MR D.M. YATES, SC: May if please the Court, I appear with my learned friend, MR B.J. JENNER, for the respondent. (instructed by Lynch Meyer)
KIRBY J: Yes, Mr Catterns?
MR CATTERNS: Your Honours, our learned friend’s clients had a registered design under the Designs Act 1906. That gave a monopoly in the shape or configuration of the article. As the High Court said in Firmagroup v Byrne & Davidson, that gave them a monopoly in one particular individual and specific shape or configuration.
Your Honours, in our respectful submission, the way one proves design infringement is by comparing the representations of the design which are filed in the register and you derive from them an impression or a conception of features of shape or configuration with respect to which they have a monopoly. Then that is compared with, we submit, the accused article, because you have a monopoly of applying that shape or configuration to an article, or a fraudulent or obvious imitation of it. Your Honours, in our respectful submission, the article has to be tendered unless its shape or configuration is otherwise established sufficiently.

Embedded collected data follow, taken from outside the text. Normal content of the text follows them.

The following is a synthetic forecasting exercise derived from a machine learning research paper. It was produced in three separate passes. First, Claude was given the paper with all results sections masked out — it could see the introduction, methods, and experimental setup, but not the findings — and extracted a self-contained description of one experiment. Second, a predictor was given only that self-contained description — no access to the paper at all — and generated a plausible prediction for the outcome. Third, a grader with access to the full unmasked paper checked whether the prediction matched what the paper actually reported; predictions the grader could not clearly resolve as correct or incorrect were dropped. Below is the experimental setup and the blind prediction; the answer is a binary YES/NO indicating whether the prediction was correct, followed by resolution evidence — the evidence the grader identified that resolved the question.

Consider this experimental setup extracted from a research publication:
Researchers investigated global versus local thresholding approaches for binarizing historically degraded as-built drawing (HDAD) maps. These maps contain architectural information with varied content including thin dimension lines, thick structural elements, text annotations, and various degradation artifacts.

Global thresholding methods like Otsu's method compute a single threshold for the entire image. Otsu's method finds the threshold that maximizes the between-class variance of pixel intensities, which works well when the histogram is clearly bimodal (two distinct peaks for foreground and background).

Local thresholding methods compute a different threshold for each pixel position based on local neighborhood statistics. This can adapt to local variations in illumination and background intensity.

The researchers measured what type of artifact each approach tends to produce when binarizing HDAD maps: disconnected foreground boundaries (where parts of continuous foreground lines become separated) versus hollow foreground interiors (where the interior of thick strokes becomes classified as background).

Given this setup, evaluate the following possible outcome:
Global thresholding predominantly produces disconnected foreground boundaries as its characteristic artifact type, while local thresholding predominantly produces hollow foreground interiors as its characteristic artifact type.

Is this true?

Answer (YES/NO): YES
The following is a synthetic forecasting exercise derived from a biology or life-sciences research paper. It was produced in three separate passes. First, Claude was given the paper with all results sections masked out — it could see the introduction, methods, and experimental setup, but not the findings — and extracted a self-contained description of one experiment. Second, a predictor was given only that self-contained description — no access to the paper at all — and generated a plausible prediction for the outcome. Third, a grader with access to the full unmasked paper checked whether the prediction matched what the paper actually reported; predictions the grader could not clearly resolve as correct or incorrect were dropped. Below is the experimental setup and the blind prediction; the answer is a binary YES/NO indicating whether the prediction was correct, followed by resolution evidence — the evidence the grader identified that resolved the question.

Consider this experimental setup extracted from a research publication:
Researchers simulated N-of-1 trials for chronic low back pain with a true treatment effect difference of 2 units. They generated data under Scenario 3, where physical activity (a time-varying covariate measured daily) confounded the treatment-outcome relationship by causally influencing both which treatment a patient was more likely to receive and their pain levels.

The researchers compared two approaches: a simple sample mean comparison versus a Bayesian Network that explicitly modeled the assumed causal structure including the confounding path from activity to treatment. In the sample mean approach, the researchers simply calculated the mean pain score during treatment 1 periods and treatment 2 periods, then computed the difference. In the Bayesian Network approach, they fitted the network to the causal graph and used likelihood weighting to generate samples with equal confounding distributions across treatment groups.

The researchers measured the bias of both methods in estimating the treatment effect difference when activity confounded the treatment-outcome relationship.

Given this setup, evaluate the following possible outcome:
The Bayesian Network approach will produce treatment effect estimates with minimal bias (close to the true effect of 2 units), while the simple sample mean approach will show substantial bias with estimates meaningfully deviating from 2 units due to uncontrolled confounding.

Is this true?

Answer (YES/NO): NO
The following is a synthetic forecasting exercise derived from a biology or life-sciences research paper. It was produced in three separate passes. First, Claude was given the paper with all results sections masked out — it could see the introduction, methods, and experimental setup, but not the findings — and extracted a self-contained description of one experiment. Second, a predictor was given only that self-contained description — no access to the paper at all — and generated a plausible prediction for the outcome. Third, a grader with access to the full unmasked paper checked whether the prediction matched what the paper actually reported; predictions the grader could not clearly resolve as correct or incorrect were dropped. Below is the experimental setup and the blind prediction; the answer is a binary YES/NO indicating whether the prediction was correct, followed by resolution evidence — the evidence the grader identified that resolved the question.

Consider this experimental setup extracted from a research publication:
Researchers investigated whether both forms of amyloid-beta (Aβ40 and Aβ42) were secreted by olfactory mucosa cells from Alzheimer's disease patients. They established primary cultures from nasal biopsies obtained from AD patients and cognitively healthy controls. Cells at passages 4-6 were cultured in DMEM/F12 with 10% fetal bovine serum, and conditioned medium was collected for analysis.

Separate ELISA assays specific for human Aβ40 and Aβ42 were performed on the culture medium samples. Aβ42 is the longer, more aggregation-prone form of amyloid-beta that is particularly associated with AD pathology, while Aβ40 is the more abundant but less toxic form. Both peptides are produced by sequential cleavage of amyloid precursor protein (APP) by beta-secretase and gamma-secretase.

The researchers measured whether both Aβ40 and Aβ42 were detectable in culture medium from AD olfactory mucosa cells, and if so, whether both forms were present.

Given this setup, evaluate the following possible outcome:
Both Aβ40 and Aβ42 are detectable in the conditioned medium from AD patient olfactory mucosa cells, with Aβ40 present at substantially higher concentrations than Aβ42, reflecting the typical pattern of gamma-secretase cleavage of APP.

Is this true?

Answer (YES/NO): YES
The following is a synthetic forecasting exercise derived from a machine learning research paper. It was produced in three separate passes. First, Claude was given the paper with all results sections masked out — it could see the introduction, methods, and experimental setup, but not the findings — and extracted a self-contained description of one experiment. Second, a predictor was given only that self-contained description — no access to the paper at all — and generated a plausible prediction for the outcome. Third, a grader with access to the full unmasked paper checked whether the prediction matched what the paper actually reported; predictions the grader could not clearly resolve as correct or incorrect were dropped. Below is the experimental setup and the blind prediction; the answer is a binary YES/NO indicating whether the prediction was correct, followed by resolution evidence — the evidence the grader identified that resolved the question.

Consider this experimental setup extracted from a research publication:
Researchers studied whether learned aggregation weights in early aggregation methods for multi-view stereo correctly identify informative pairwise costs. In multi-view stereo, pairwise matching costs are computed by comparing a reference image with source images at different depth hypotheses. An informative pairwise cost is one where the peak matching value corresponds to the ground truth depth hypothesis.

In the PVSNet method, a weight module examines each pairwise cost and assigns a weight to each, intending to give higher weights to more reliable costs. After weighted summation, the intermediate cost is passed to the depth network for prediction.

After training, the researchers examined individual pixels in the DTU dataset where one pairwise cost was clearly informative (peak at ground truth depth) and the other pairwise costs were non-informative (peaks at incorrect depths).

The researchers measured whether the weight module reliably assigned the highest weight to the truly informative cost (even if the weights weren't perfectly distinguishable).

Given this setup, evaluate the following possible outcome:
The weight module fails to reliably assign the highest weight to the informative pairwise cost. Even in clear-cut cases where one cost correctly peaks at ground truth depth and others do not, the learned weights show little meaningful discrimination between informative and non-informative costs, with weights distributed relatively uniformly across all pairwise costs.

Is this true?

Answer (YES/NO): NO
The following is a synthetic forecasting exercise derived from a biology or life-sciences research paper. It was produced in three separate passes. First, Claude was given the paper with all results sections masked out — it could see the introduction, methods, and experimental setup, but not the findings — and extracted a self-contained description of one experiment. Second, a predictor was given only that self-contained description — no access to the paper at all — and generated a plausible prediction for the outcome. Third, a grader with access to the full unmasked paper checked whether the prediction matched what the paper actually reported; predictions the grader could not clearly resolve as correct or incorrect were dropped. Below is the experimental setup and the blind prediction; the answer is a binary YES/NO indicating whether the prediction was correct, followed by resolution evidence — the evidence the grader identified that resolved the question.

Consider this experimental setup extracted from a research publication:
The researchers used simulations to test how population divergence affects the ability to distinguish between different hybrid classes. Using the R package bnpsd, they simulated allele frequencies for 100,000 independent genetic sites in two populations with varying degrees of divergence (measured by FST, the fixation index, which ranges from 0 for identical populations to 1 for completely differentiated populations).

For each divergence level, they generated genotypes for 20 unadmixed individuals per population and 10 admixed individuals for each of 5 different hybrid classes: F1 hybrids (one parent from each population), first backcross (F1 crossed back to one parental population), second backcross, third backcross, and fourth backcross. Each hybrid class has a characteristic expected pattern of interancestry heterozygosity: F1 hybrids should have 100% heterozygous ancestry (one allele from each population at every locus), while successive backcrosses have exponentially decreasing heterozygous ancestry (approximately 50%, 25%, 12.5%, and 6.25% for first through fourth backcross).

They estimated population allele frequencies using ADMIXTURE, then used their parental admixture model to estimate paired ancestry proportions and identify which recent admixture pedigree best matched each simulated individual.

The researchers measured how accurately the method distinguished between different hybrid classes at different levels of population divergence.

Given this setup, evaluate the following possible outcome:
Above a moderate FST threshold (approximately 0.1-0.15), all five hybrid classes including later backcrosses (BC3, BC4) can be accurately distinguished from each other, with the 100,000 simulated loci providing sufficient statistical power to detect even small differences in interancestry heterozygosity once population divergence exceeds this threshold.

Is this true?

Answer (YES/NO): NO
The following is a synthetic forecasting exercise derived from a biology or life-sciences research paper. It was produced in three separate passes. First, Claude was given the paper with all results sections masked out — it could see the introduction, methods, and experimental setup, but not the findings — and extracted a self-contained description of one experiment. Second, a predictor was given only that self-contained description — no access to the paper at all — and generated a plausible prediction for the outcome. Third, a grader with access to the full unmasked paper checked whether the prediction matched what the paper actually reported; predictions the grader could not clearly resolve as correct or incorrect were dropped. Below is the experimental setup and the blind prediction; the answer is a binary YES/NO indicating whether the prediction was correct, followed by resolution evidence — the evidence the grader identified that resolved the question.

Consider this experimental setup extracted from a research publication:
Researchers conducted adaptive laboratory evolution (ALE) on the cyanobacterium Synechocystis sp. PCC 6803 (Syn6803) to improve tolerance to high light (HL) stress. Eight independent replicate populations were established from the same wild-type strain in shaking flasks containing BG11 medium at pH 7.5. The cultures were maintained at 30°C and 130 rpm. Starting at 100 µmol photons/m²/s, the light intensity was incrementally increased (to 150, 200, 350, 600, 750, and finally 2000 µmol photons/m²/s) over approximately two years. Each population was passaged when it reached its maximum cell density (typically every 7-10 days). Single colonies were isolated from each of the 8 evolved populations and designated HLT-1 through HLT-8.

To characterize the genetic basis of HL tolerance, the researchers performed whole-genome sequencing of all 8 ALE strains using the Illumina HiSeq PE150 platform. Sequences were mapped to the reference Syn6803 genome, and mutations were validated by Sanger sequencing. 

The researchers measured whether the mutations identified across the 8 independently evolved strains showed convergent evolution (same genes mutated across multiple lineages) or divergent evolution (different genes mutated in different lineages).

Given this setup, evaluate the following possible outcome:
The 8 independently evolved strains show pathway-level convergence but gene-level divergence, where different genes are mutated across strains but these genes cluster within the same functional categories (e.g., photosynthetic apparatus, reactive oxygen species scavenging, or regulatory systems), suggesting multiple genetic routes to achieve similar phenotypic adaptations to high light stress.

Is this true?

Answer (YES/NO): YES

KIRBY J: That seems to be an evidentiary matter. Why do you say it has to be tendered? Is there some rule of law or practice that requires it uniformly in every case to be tendered or can it simply be litigated on the basis that there are sufficient analogies to the items which are tendered?
MR CATTERNS: Your Honour, that is why I said unless its shape or configuration or otherwise is sufficiently established.
KIRBY J: That will always be a matter of degree. That is a factual matter.
MR CATTERNS: Yes, your Honour. I accept you could perhaps prove design infringement by a video. Perhaps one no longer exists. It could be resurrected by proof, with a drawing, saying, this is what it did look like and so on, your Honour. But in this case the position is made worse, we submit, because there is no finding that articles of different size – and this is the crucial point – infringed because the articles of different size have a different shape or configuration with respect to these articles. I will make that good in a second.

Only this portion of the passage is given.